Le journaliste martiniquais Olivier Dubois, qui vit et travaille au Mali depuis 2015, avait lui-même annoncé son enlèvement dans une vidéo diffusée sur les réseaux sociaux le 5 mai 2021.
Il y expliquait avoir été kidnappé le 8 avril à Gao, dans le nord du Mali, par le Groupe de soutien à l'islam et aux musulmans (GSIM), principale alliance jihadiste au Sahel, liée à Al-Qaïda.
Le Parquet national antiterroriste (Pnat) avait ouvert une enquête préliminaire pour "enlèvement en bande organisée" et "en relation avec une entreprise terroriste".
L'accès aux investigations
Une information judiciaire a été ouverte le 3 octobre et confiée à des juges d'instruction du pôle antiterroriste du tribunal de Paris, a précisé la source judiciaire ce mardi 10 janvier.
L'avocat de la famille d'Olivier Dubois, Me Laurent Bayon, s'est félicité auprès de l'AFP "de l'ouverture de l'information judiciaire qui permet d'accéder aux investigations conduites par le Pnat" lors de l'enquête préliminaire. Dans le dossier figure également la procédure de la justice malienne, a-t-il précisé.
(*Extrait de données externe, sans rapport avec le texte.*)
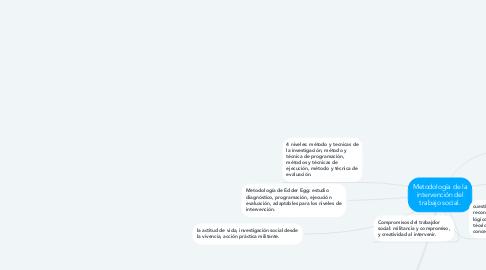 Mind Map: Metodología de la intervención del trabajo social.
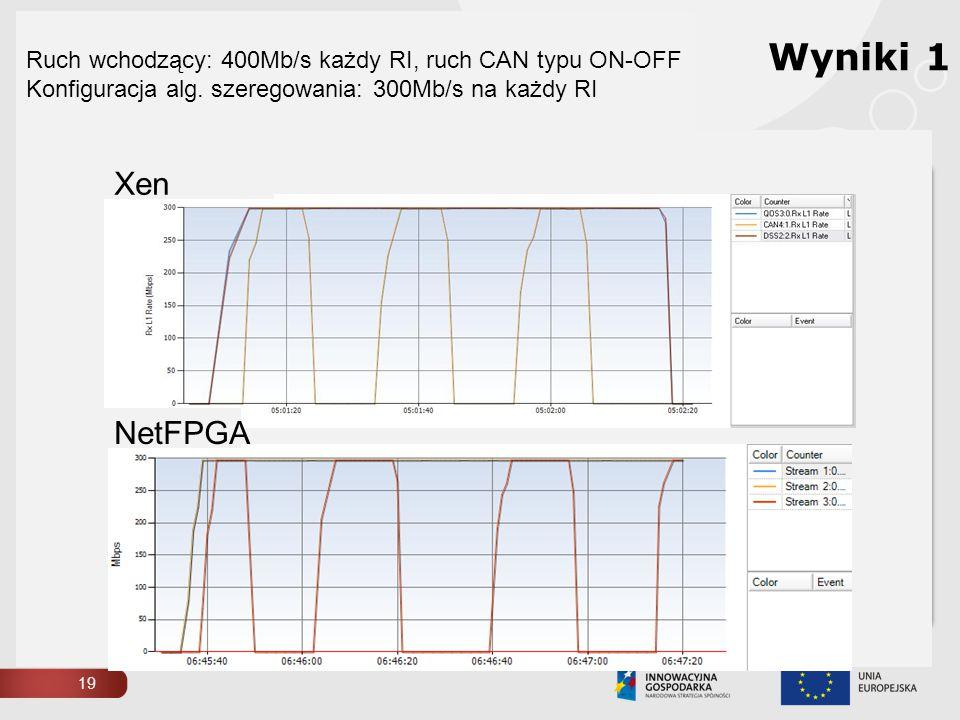 19 NetFPGA Xen Ruch wchodzący: 400Mb/s każdy RI, ruch CAN typu ON-OFF Konfiguracja alg. szeregowania: 300Mb/s na każdy RI Wyniki 1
En apprenant l'ouverture de l'information judiciaire, l'ONG Reporters sans frontières (RSF) a annoncé qu'elle se portait partie civile pour "accompagner les familles" et suivre l'enquête.
"Une forme de pression"
Contacté par la rédaction radio d'Outre-mer la 1ère, le responsable du bureau Investigation de RSF, Arnaud Froger, a expliqué en quoi cette nouvelle étape était importante.
"Le dispositif tel qu’il est conçu dans ce genre de situation permet dans un premier temps aux services de sécurité, de renseignements de travailler dans une très très grande discrétion, puisque personne n’a accès aux informations qui ont pu être obtenues", contextualise-t-il.
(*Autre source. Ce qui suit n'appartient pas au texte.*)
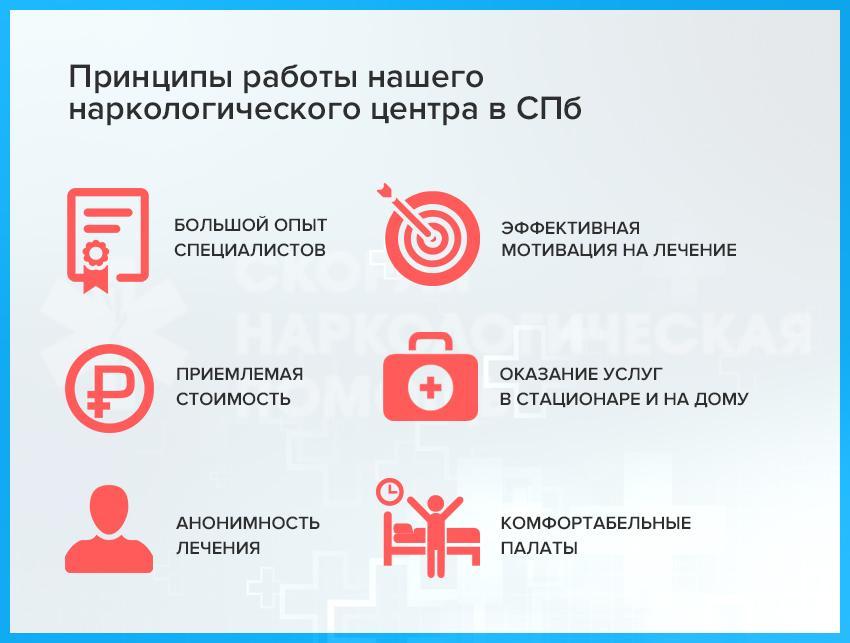 Наркологический центр в СПб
"Là, on arrive dans une nouvelle étape où ces deux juges qui ont été nommés vont enquêter en toute impartialité et en toute indépendance sur les faits qui ont été constitués et sur ce qu’il est possible de savoir sur sa séquestration, sur les conditions de son enlèvement", poursuit-il.
Pour lui, "le fait que la justice avance, c’est aussi une forme de pression qui est mise sur les autorités [maliennes et françaises, NDLR], sur l’exécutif pour faire libérer au plus vite Olivier Dubois. Ça devrait en tout cas participer à une forme de regain de mobilisation afin d’obtenir sa libération."
Une "bouffée d'air frais"
Tout en restant prudent, Arnaud Froger dit ne pas avoir "de raison de penser qu’Olivier Dubois n’est plus en vie, il y a plusieurs preuves de vie qui pour certaines ont été rendues publiques".
La dernière remonte à une deuxième vidéo d'Olivier Dubois diffusée le 13 mars 2022 sur les réseaux sociaux, sans indication sur la date à laquelle elle avait été tournée.
Sur les images, l'otage, qui semblait en bonne santé, s'était adressé à sa famille et au gouvernement français en demandant de "continuer à faire son possible" pour sa libération. Le journaliste, âgé de 48 ans et père de deux enfants, mentionnait également les messages de ses proches, qualifiés de "bouffée d'air frais", qu'il recevait via la radio RFI.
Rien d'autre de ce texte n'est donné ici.